▶ **AIM**
Arrange the rows as a numbered list, starting at the line that contains "Referencing this image, is" and ending with the last row. Leave out blank lines.

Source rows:
+ + +
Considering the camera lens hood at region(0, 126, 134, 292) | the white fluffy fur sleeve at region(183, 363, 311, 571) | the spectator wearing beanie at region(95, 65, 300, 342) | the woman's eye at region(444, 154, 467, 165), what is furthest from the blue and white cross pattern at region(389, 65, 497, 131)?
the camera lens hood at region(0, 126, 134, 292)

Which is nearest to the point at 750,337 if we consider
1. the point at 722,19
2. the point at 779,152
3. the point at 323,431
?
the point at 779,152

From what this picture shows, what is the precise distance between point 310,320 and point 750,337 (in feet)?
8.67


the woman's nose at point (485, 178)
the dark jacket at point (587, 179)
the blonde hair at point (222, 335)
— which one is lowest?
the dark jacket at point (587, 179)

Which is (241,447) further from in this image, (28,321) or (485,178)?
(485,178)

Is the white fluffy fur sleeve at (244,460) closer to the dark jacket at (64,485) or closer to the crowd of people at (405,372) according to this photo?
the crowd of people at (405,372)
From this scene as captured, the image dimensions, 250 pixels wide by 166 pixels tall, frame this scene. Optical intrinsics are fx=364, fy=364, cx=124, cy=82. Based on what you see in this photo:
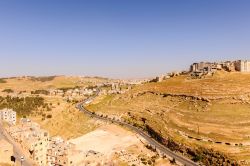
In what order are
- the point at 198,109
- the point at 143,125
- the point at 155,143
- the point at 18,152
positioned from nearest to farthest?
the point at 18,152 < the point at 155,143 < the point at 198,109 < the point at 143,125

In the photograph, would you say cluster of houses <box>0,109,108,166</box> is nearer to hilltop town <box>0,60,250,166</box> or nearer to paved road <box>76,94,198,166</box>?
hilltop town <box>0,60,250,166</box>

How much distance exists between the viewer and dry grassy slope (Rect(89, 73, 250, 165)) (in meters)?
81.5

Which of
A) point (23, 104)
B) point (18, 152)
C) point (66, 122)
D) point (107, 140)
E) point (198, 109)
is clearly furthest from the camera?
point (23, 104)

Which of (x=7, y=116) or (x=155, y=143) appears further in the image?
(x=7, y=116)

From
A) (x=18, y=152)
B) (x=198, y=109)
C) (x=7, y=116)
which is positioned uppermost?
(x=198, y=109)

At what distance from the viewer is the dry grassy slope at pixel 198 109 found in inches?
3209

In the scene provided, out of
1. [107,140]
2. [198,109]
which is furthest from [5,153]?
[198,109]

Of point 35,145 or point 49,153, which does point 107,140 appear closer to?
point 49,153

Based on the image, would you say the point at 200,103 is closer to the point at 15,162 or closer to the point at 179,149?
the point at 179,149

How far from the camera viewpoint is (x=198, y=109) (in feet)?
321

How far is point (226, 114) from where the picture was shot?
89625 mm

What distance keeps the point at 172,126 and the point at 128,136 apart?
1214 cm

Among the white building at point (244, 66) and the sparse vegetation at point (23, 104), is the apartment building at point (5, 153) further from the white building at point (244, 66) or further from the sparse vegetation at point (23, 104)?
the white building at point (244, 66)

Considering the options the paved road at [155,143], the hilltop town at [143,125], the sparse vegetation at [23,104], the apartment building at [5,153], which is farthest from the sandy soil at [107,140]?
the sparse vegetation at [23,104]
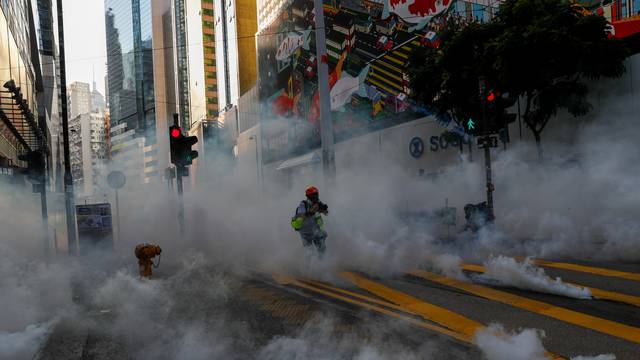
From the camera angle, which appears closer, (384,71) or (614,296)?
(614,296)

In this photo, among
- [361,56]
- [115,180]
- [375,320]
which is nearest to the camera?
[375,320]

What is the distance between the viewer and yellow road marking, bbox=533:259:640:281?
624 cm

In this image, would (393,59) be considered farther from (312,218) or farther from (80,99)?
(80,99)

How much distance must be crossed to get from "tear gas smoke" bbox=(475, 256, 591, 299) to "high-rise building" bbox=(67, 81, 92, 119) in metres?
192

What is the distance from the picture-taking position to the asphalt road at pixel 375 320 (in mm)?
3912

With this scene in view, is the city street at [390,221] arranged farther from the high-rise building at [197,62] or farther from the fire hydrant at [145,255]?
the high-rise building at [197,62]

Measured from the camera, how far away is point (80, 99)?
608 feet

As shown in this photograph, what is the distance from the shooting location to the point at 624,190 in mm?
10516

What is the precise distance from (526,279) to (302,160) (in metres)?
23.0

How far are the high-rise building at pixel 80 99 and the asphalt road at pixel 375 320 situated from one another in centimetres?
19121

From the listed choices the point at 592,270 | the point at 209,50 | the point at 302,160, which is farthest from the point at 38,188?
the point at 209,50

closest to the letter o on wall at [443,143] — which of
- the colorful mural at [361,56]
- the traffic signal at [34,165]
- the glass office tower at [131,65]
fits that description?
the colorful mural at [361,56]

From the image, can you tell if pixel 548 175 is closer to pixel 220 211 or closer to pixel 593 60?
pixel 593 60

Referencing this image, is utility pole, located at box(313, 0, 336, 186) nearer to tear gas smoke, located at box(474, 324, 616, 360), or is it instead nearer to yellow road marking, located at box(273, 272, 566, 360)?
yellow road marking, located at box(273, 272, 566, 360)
+ + +
▶ **ANSWER IN FULL**
1. Referencing this image, is utility pole, located at box(313, 0, 336, 186) nearer to tear gas smoke, located at box(474, 324, 616, 360), or is it instead nearer to yellow road marking, located at box(273, 272, 566, 360)?
2. yellow road marking, located at box(273, 272, 566, 360)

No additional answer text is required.